KnurówNewsySport i rekreacja

Bliżej ludzi : Eugeniusz Mehlich

Bliżej ludzi : Eugeniusz Mehlich,

Mistrz Świata w wyciskaniu sztangi leżąc, prezes UKS Eugen, wychowawca knurowskiej młodzieży

W Knurowie nikt bardziej w tej chwili nie jest tak rozpoznawalny jak Eugeniusz Mehlich. Przez wiele lat pracy z młodzieżą wychował całe pokolenia Mistrzów Świata, Europy i Polski.
W 1977 r garstka młodzieży z Knurowa, skupiona wokół Eugeniusza Mehlicha rozpoczęła treningi, najpierw w mieszkaniu prywatnym, później w piwnicy, na wykonanych własnym pomysłem urządzeniach. W 1978 roku odbyli pierwszy start na Mistrzostwach Polski siłaczy w trójboju siłowym i tak to się wszystko zaczęło.
Zadaliśmy Eugeniuszowi Mehlichowi kilka pytań odnośnie całej jego kariery i tego jak dochodził do sukcesów.

12068474_967298186656733_8082307378500088329_o

Panie Eugeniuszu pamięta pan jeszcze kiedy rozpoczynaliście działalność kulturystyczną w Knurowie oraz klub Syzyf? Jak to się wszystko zaczęło?

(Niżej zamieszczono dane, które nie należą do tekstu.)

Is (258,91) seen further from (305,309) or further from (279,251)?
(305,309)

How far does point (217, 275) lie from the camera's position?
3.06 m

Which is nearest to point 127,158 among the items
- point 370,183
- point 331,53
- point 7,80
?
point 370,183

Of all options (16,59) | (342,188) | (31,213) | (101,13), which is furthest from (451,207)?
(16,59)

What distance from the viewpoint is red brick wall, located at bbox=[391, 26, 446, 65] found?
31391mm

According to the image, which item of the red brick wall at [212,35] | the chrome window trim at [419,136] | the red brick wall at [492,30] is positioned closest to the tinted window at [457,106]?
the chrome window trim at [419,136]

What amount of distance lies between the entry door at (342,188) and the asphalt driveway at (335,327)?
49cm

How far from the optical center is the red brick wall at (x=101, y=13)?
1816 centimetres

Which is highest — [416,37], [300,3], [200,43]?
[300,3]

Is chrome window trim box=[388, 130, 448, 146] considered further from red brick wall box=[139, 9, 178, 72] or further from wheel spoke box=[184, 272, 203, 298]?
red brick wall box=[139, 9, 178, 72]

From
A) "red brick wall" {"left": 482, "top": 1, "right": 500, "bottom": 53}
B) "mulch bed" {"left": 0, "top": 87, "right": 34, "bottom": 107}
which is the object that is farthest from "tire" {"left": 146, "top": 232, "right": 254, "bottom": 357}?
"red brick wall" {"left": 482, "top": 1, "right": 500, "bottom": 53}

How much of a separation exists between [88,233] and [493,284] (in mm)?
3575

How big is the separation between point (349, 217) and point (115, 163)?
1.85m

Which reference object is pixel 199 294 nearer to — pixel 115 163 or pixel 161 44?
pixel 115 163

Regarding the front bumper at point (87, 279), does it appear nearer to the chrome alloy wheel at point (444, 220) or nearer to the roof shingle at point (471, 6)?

To były dawne lata przełom lat 70/80. To były działania spontaniczne w piwnicy. Mieliśmy tam swoją siłownię, swój sprzęt który sami przygotowaliśmy. W tej piwnicy ćwiczyliśmy 2, 3, 4 razy w tygodniu. Kiedyś nie było takich siłowni jak teraz są trenowaliśmy więc również w mieszkaniach. Treningi odbywały się również w terenie, potrafiliśmy się „skrzyknąć” i biegaliśmy kierując się na Gliwice, Smolnicę i Żernicę czy nawet Sośnicowice.
Wtedy nie było tolerancji dla ćwiczących a nawet i dla biegających.

O trójboju siłowym jeszcze się wtedy nie mówiło?

Było podnoszenie ciężarów, trenowałem w Gliwicach w sekcji podnoszenia ciężarów.

Pierwsze sukcesy przyszły w 1979 r w Wałbrzychu na Mistrzostwach Polski siłaczy na których zajął pan 3 miejsce. Czy to był moment przełomowy aby to miejsce poprawić? Kiedy podjął pan decyzję o dążeniu do doskonałości?

Decyzji nigdy żadnej nigdy nie było. Po prostu się trenowało i człowiek się zmieniał, był zafascynowany tymi zmianami i było widać, że to pozytywnie wpływa na człowieka, na jego wygląd, sylwetkę i zdrowie. Też ważne było, że sylwetka bardzo się szybko zmieniała różniliśmy się więc od wszystkich tych którzy nie ćwiczyli ale nie za dużo, to była taka spokojna różnica. Z 3 miejsca na mistrzostwach oczywiście się cieszyliśmy ale nigdy nie planowaliśmy, że będziemy coś poprawiać. Po prostu żeśmyćwiczyli, był to taki spontan, chociaż zajęcia były systematyczne i przynosiły wymierne korzyści w postaci medali. Myśmy tego nigdy nie planowali. Mieliśmy swoje ambicje, swoje myślenie, młody człowiek chciał się poprawić z wynikiem i nie planował takich wielkich sukcesów jakie nastąpiły teraz.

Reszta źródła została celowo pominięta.